India is taking steps to reduce its carbon footprint. The nation is growing by leaps and bounds in its solar and wind-installed capacity for power generation. The nation boasts of an installed capacity of 120 GW as of the last quarter of the financial year ending in March 2023 and is on track to achieve its 500 gigawatts (GW) green energy installed capacity target by 2030, as promised. The nation now ranks third in the Renewable Energy Country Attractiveness Index.
Besides solar and wind, the govt is also moving ahead in the field of nuclear energy, with a plan to increase the installed capacity three-fold in the next eight years. Nuclear fuel provides energy without any carbon emissions. Unlike most other sources of green energy, nuclear power provides consistent output as it does not depend on the vagaries of weather.

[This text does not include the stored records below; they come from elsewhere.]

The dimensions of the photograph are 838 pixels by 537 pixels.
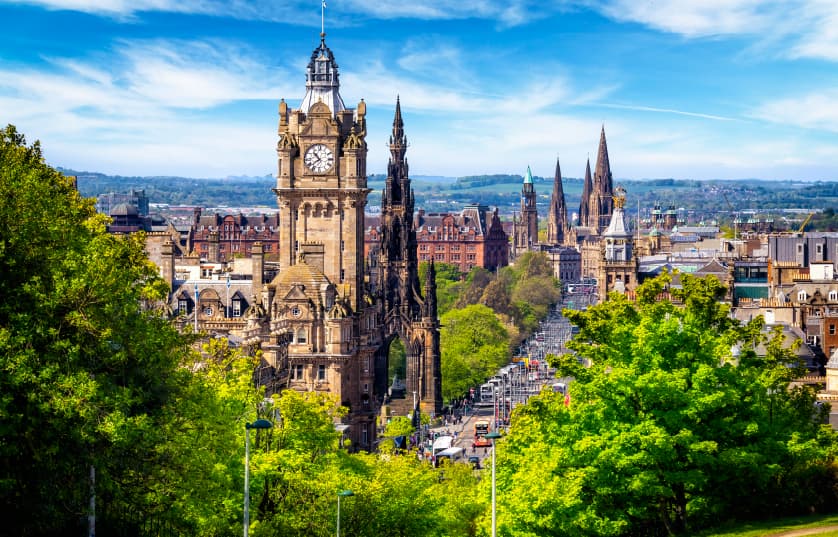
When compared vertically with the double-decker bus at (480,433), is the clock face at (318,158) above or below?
above

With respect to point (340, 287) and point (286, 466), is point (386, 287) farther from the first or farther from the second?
point (286, 466)

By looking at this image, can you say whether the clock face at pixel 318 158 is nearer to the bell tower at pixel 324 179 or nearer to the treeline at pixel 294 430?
the bell tower at pixel 324 179

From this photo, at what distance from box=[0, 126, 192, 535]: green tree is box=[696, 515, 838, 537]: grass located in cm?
2027

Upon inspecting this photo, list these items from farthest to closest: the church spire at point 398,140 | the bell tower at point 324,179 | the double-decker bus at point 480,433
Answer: the church spire at point 398,140
the double-decker bus at point 480,433
the bell tower at point 324,179

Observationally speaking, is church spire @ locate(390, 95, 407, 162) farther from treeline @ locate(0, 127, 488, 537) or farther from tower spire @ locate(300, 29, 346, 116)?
treeline @ locate(0, 127, 488, 537)

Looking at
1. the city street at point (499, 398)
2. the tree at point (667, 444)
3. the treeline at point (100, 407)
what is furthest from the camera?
the city street at point (499, 398)

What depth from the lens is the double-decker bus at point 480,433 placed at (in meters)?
125

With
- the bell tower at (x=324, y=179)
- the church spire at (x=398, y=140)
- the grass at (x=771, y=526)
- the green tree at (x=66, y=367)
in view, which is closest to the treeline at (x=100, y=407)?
the green tree at (x=66, y=367)

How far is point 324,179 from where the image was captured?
106 m

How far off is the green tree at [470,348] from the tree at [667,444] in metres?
101

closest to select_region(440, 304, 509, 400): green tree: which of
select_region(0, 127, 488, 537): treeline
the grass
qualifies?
select_region(0, 127, 488, 537): treeline

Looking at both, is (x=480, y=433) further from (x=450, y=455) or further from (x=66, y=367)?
(x=66, y=367)

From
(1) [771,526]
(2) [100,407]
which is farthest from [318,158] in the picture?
(2) [100,407]

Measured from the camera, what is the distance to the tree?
178 ft
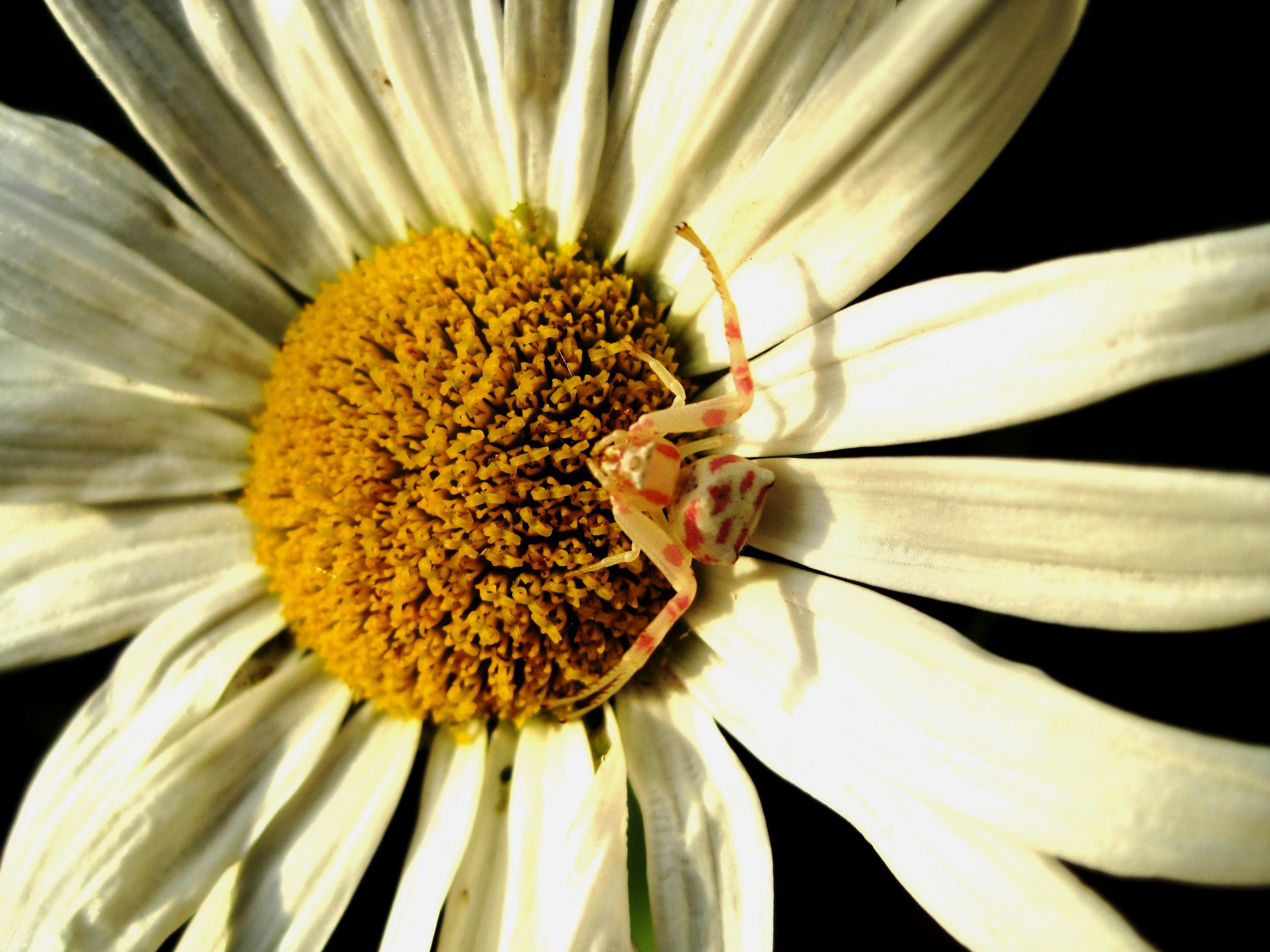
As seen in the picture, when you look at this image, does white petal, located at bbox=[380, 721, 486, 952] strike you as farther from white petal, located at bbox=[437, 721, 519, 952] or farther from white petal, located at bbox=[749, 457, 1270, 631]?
white petal, located at bbox=[749, 457, 1270, 631]

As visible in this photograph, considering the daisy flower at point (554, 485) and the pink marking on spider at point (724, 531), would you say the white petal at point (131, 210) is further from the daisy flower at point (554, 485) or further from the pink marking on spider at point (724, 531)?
the pink marking on spider at point (724, 531)

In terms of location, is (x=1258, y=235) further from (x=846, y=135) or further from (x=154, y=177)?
(x=154, y=177)

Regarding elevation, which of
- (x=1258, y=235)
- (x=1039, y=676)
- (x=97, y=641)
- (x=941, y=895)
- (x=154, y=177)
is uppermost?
(x=154, y=177)

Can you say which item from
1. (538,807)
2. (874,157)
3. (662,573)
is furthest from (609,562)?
(874,157)

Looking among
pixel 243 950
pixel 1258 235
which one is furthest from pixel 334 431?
pixel 1258 235

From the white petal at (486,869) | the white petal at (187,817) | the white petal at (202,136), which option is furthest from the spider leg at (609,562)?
the white petal at (202,136)

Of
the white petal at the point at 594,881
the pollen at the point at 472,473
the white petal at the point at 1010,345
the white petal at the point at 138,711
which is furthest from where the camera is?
the white petal at the point at 138,711
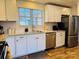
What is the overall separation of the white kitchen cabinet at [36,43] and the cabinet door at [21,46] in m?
0.21

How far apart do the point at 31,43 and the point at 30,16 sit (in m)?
1.52

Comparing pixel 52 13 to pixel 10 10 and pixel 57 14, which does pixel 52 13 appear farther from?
pixel 10 10

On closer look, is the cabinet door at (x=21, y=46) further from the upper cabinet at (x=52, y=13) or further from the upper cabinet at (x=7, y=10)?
the upper cabinet at (x=52, y=13)

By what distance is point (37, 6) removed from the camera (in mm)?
6258

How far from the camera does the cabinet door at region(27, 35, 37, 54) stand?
5155 mm

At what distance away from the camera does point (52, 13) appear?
665cm

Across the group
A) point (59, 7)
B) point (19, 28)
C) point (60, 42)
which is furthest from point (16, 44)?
point (59, 7)

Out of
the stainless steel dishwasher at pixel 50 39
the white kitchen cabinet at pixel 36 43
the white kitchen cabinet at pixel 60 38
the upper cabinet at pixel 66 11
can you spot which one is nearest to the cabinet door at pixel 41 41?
the white kitchen cabinet at pixel 36 43

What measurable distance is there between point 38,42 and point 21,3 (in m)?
1.88

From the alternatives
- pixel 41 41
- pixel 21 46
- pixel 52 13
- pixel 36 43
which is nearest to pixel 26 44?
pixel 21 46

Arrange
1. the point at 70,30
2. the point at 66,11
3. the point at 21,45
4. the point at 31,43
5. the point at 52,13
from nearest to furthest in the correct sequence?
the point at 21,45, the point at 31,43, the point at 52,13, the point at 70,30, the point at 66,11

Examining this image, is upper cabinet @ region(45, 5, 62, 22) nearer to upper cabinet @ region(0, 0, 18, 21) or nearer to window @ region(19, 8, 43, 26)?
window @ region(19, 8, 43, 26)

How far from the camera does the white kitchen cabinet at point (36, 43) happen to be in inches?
205

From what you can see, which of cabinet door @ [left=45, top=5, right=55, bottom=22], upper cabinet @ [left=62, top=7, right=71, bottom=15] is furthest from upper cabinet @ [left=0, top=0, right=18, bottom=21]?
upper cabinet @ [left=62, top=7, right=71, bottom=15]
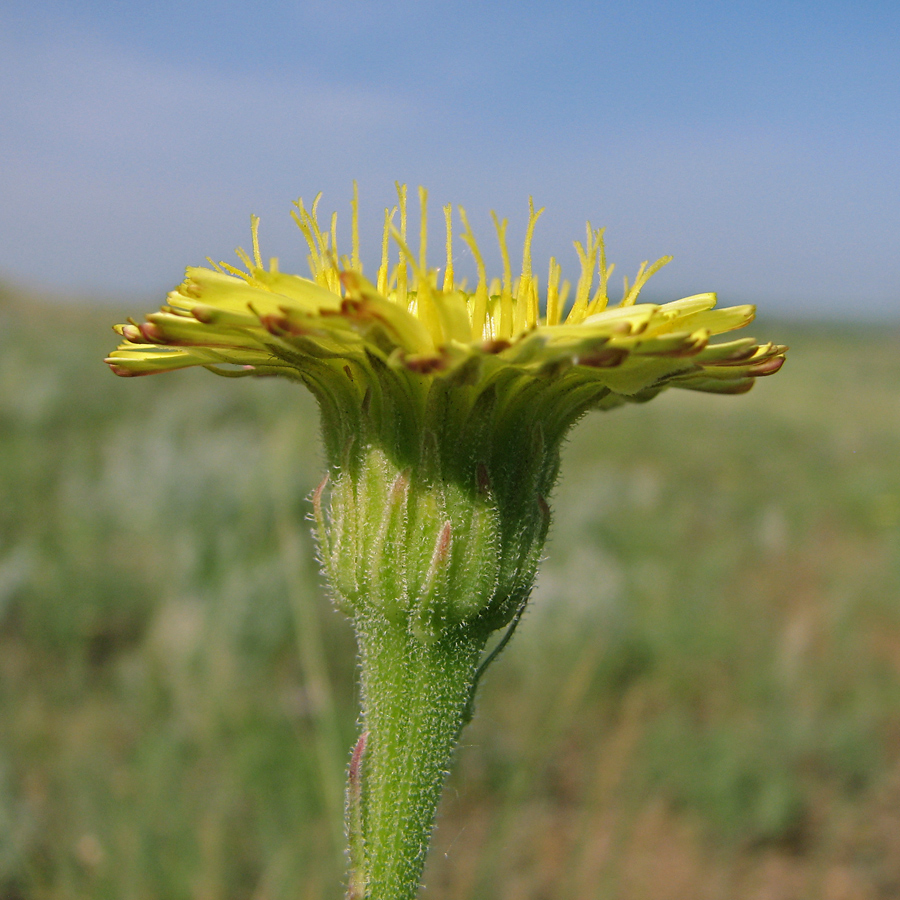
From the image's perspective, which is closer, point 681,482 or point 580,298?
point 580,298

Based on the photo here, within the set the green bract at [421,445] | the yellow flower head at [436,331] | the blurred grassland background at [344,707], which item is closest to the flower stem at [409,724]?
the green bract at [421,445]

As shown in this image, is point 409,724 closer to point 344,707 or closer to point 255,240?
point 255,240

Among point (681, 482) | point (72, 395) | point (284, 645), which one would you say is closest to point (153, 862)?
point (284, 645)

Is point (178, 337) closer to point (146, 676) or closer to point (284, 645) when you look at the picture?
point (146, 676)

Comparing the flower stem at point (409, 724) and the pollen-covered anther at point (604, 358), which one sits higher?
the pollen-covered anther at point (604, 358)

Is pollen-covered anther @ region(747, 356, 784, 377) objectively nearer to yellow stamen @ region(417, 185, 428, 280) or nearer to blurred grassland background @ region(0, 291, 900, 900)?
yellow stamen @ region(417, 185, 428, 280)

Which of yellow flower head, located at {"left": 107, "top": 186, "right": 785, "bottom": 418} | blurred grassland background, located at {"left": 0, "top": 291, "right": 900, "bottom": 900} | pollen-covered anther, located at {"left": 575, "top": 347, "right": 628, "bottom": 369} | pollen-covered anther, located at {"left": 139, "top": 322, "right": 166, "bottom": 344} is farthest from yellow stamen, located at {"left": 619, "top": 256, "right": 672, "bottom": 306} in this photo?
blurred grassland background, located at {"left": 0, "top": 291, "right": 900, "bottom": 900}

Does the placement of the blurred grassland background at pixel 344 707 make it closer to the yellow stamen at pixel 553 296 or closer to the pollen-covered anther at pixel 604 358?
the yellow stamen at pixel 553 296

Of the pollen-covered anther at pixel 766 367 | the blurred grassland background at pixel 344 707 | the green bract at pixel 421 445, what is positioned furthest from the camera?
the blurred grassland background at pixel 344 707
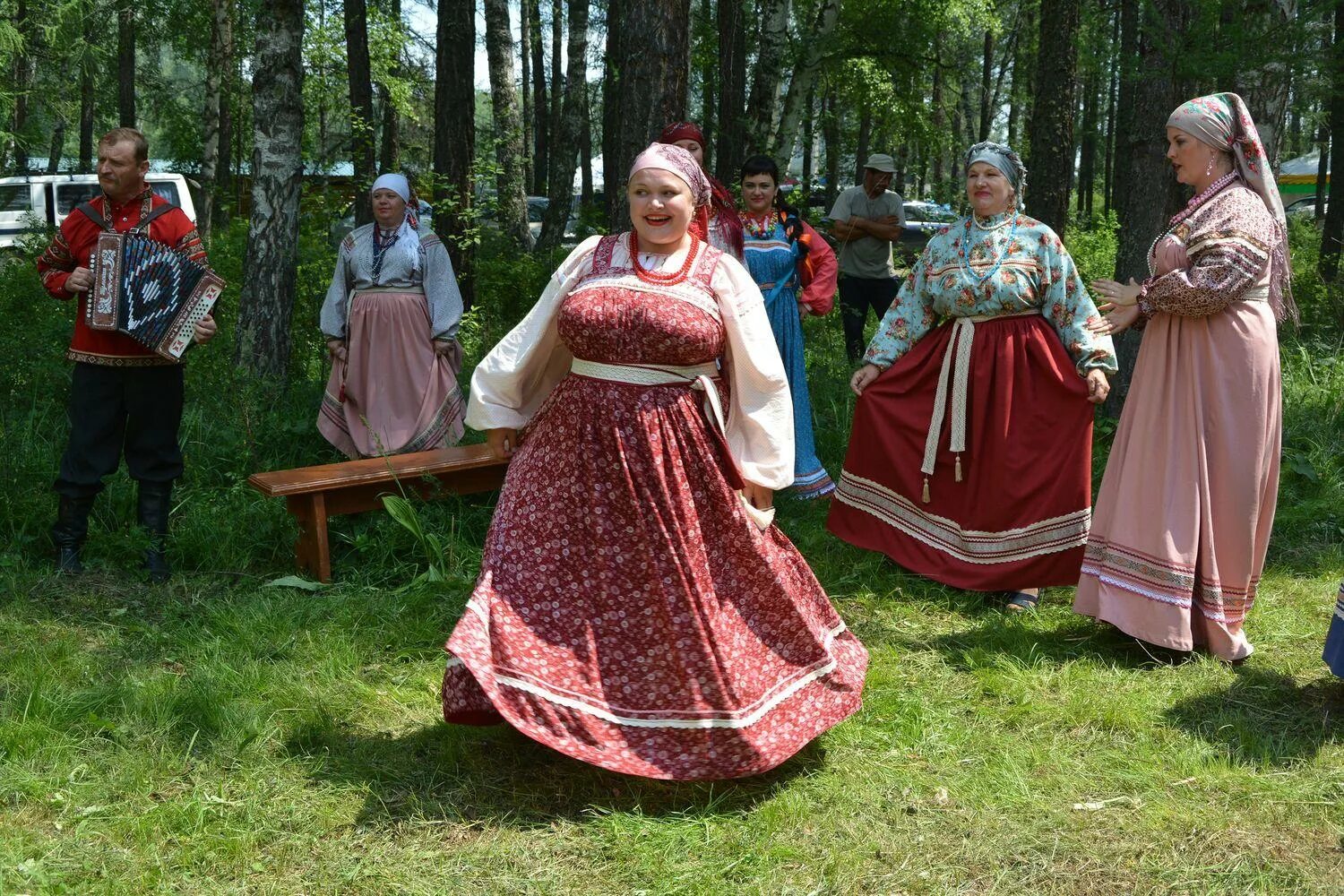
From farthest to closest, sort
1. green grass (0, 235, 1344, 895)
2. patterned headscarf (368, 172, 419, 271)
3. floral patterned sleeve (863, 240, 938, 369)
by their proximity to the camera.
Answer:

India has an installed nuclear capacity of 8180 megawatts or a little over 8 GW. That’s basically the average all-time power demand of Delhi. The Nuclear Power Corporation of India Limited (NPCIL), the body that governs all nuclear power plants in the country, says that installed capacity will reach 22 GW by 2032, a nearly three-fold increase. At the Nuclear Energy Summit held at Brussels in March of this year, India stated that atomic power will form a significant portion of our nation’s electricity mix. Nuclear power may add as much as 100 GW to India’s energy mix in the next quarter century. Currently, most of the energy produced in India is from coal-fuelled power plants.
Currently, seven nuclear power plants are operational in India and at least five are under various stages of completion. Work is also underway to increase the capacity of plants at Kudankulam in Tamil Nadu, Kaiga in Karnataka and Rawatbhata in Rajasthan. Eight more are to be added to the list of active nuclear power plants and will add 6.8 GW to the national grid. Another ten reactors , with a combined capacity of 7 GW, are being built in fleet mode.
The head of Rosatom, Russia’s state nuclear corporation, Alexey Likhachev stated that Russia will provide India with the next generation of nuclear fuel to produce energy. Russia has been a key partner of India in the nuclear energy sector. The statement was made in the presence of Ajit Mohanty the head of the Department of Atomic Energy (DAE) during a visit to a research institute in Tomsk in Siberia. Besides Russia, India also imports uranium from France Kazakhstan, and Uzbekistan.
The DAE is also looking at Thorium to fuel India’s future, as we have the world’s largest reserves. A three-stage programme has been planned to fuel our civil nuclear ambitions. DAE’s plan aims to multiply fissile material availablity in the country. Thorium, due to its abundance, is seen as an inexhaustible source of energy. Thorium has to be converted to Uranium in order to utilise it as a fuel source. DAE is working towards technology development to make Thorium the fuel of the future.
The government is also seeking Foreign Direct Investment (FDI) to the tune of $26 billion in the nuclear energy sector and intends to add another 11 GW of power to the national grid via these private investments.